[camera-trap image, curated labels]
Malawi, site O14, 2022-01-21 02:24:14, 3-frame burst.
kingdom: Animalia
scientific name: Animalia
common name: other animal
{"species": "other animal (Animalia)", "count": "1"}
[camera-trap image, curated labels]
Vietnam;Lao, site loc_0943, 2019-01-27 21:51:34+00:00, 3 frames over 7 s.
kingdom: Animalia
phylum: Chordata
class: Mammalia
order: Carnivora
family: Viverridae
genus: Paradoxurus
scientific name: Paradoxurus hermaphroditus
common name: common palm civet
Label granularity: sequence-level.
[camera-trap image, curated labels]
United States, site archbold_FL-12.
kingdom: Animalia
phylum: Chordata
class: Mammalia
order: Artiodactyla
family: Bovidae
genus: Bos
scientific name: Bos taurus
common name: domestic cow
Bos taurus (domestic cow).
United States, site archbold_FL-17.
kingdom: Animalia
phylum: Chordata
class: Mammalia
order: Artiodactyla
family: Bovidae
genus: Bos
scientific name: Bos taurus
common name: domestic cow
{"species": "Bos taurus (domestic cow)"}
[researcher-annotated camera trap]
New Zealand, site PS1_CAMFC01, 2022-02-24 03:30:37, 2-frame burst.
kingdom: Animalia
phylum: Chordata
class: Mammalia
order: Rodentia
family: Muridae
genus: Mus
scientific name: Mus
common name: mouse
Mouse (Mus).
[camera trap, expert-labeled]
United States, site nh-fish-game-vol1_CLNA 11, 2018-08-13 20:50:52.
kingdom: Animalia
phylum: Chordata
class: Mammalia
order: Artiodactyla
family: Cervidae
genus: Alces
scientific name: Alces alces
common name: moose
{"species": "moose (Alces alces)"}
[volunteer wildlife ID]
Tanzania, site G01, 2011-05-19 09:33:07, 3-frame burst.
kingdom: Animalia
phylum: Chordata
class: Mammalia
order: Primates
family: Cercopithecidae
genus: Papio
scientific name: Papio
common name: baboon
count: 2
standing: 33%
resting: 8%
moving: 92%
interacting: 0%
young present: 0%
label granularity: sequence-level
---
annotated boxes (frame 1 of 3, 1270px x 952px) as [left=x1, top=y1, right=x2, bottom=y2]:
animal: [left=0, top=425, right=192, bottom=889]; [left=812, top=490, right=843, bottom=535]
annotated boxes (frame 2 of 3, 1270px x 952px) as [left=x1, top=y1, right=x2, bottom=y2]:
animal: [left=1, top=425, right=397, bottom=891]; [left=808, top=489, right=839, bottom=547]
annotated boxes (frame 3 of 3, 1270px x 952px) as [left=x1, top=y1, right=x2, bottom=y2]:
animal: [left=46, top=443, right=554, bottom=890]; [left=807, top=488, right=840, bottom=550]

## Task item
The entries above must be returned in full, exactly as shown.

## Your response
[camera-trap image, curated labels]
Malawi, site O14, 2022-01-21 02:24:14, 3-frame burst.
kingdom: Animalia
scientific name: Animalia
common name: other animal
{"species": "other animal (Animalia)", "count": "1"}
[camera-trap image, curated labels]
Vietnam;Lao, site loc_0943, 2019-01-27 21:51:34+00:00, 3 frames over 7 s.
kingdom: Animalia
phylum: Chordata
class: Mammalia
order: Carnivora
family: Viverridae
genus: Paradoxurus
scientific name: Paradoxurus hermaphroditus
common name: common palm civet
Label granularity: sequence-level.
[camera-trap image, curated labels]
United States, site archbold_FL-12.
kingdom: Animalia
phylum: Chordata
class: Mammalia
order: Artiodactyla
family: Bovidae
genus: Bos
scientific name: Bos taurus
common name: domestic cow
Bos taurus (domestic cow).
United States, site archbold_FL-17.
kingdom: Animalia
phylum: Chordata
class: Mammalia
order: Artiodactyla
family: Bovidae
genus: Bos
scientific name: Bos taurus
common name: domestic cow
{"species": "Bos taurus (domestic cow)"}
[researcher-annotated camera trap]
New Zealand, site PS1_CAMFC01, 2022-02-24 03:30:37, 2-frame burst.
kingdom: Animalia
phylum: Chordata
class: Mammalia
order: Rodentia
family: Muridae
genus: Mus
scientific name: Mus
common name: mouse
Mouse (Mus).
[camera trap, expert-labeled]
United States, site nh-fish-game-vol1_CLNA 11, 2018-08-13 20:50:52.
kingdom: Animalia
phylum: Chordata
class: Mammalia
order: Artiodactyla
family: Cervidae
genus: Alces
scientific name: Alces alces
common name: moose
{"species": "moose (Alces alces)"}
[volunteer wildlife ID]
Tanzania, site G01, 2011-05-19 09:33:07, 3-frame burst.
kingdom: Animalia
phylum: Chordata
class: Mammalia
order: Primates
family: Cercopithecidae
genus: Papio
scientific name: Papio
common name: baboon
count: 2
standing: 33%
resting: 8%
moving: 92%
interacting: 0%
young present: 0%
label granularity: sequence-level
---
annotated boxes (frame 1 of 3, 1270px x 952px) as [left=x1, top=y1, right=x2, bottom=y2]:
animal: [left=0, top=425, right=192, bottom=889]; [left=812, top=490, right=843, bottom=535]
annotated boxes (frame 2 of 3, 1270px x 952px) as [left=x1, top=y1, right=x2, bottom=y2]:
animal: [left=1, top=425, right=397, bottom=891]; [left=808, top=489, right=839, bottom=547]
annotated boxes (frame 3 of 3, 1270px x 952px) as [left=x1, top=y1, right=x2, bottom=y2]:
animal: [left=46, top=443, right=554, bottom=890]; [left=807, top=488, right=840, bottom=550]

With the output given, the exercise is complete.